Cybersecurity Researchers Unveiled the Multistage Attack Hijacking Systems with SSLoad, Cobalt Strike.

According to reports by cybersecurity researchers, the cyber threat actors are not limited to a specific region but are leveraging phishing emails in a global campaign named FROZEN#SHADOW by Securonix to deliver SSLoad malware. Details about the operations by the researchers state that “SSLoad is designed to stealthily infiltrate systems, gather sensitive information and transmit its findings back to its operators, once inside the system, SSLoad deploys multiple backdoors and payloads to maintain persistence and avoid detection.” Further details about the attack chain also revealed the attack is more focused on Asia, Europe, and the Americas. The phishing email contains links leading to the retrieval of a JavaScript that triggers the infection.

Over 1 Billion Chinese Keyboard App Users Keystrokes Exposed in a Major Security Flaw

The findings from the Citizen Lab uncovered a security vulnerability in cloud-based pinyin keyboard application which could potentially aid threat actors in obtaining users keystrokes, thereby compromising their personal data. The discovery showed the weakness in nine apps from some top vendors like Baidu, Honor, iFlytek, Tencent, Vivo, Samsung, OPPO, and Xiaomi leaving behind Huawei as the only uncompromised vendor. Statements from the researchers revealed the vulnerabilities could aid entire revelation of users’ keystroke in transit.
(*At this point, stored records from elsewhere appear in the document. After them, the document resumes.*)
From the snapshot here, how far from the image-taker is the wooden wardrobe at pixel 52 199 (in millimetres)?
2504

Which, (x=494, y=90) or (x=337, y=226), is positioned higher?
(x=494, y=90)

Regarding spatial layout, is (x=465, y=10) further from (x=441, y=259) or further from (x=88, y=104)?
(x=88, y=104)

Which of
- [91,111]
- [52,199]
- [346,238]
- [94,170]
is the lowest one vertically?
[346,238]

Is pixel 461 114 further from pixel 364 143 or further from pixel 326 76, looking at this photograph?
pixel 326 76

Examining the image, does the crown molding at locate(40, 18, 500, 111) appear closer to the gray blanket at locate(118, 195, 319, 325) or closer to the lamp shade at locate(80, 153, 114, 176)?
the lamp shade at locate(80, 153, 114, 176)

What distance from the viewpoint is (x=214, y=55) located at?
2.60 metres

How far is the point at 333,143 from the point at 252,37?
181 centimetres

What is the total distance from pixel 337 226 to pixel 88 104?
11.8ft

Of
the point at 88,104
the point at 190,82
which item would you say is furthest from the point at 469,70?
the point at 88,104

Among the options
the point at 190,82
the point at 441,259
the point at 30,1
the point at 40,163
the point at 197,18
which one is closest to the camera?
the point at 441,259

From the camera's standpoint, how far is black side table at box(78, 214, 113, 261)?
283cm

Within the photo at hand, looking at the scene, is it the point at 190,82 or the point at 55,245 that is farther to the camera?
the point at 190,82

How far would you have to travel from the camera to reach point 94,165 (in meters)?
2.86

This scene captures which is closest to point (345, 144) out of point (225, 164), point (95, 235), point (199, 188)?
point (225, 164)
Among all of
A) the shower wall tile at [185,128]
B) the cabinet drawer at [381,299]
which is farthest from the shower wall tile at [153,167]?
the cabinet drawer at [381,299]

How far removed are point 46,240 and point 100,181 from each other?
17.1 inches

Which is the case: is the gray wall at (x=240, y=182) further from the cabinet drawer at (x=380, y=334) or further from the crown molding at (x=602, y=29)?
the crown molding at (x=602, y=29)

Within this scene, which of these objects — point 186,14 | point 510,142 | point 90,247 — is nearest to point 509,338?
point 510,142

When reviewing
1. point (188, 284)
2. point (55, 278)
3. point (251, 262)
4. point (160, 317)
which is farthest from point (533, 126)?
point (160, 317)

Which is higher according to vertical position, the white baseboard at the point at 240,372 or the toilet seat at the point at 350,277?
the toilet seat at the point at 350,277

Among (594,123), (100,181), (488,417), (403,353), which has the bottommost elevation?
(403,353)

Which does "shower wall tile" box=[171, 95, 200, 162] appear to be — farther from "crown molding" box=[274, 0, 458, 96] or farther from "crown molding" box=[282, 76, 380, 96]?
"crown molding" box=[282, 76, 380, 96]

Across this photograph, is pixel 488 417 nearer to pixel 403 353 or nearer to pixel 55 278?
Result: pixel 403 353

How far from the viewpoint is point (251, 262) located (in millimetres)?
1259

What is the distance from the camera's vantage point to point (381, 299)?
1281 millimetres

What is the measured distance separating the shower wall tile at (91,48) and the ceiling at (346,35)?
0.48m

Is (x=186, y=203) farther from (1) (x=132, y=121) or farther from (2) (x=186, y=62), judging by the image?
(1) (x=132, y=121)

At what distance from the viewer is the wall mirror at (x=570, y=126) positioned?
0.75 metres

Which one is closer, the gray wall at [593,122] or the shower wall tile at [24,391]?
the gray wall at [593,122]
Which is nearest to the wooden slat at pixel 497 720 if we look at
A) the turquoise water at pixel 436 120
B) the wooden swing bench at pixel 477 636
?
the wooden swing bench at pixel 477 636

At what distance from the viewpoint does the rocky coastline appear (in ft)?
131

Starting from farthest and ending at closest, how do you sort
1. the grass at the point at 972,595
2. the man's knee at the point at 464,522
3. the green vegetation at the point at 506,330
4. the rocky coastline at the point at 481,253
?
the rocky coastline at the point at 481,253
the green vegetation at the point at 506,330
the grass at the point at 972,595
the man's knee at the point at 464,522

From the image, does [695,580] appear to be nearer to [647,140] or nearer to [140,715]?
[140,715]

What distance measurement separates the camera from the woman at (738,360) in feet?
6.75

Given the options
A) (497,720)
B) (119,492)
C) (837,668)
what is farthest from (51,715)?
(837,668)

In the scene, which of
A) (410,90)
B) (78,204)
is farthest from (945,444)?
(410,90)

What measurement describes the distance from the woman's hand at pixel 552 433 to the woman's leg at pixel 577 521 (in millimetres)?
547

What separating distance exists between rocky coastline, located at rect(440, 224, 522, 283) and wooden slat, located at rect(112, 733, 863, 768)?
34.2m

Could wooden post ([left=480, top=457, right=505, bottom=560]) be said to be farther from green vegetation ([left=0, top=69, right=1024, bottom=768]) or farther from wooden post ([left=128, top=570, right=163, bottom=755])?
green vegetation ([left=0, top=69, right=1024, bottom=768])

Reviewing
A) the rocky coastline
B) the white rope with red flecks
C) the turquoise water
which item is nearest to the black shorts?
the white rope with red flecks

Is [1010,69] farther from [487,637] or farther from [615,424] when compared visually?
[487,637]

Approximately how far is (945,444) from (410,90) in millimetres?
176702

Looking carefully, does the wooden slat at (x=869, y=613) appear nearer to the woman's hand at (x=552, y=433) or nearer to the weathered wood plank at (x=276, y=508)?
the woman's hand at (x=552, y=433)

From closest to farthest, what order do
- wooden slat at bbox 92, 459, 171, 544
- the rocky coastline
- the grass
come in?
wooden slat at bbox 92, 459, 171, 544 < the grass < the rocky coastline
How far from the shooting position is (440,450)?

Below are the identified issues:

  • Tencent QQ Pinyin, which is vulnerable to a CBC padding oracle attack that could make it possible to recover plaintext.
  • Baidu IME allows network eavesdroppers to decrypt network transmissions and extract the typed text on Windows owing to a bug in the BAIDUv3.1 encryption protocol.
  • iFlytek IME’s Android app allows network eavesdroppers to recover the plaintext of insufficiently encrypted network transmissions.
  • Samsung Keyboard on Android transmits keystroke data via plain, unencrypted HTTP.
  • Xiaomi, which comes preinstalled with keyboard apps from Baidu, iFlytek, and Sogou.
  • OPPO, which comes preinstalled with keyboard apps from Baidu and Sogou.
  • Vivo, which comes preinstalled with Sogou IME.
  • Honor, which comes preinstalled with Baidu IME.

eScan Antivirus Update Mechanism Becomes Threat Actors’ Tool for Spreading Backdoors and Miners

According to reports from cybersecurity researchers, there is a new malware campaign leveraging the updating mechanism of the eScan antivirus software to target corporate networks and distribute backdoors and cryptocurrency. Avast, a cybersecurity firm, confirms the activity’s origin may be from a North Korean hacking group called Kimsuky, also known as Black Banshee, Emerald Sleet, and TA427. More details from the cybersecurity firm confirm the threat, which is GuptiMiner. This famous, highly sophisticated threat uses an interesting infection chain with a couple of techniques, including performing DNS requests to the attacker’s DNS servers, sideloading, extracting payloads from innocent-looking images, and signing its payloads with a custom trusted root anchor certification authority, among others.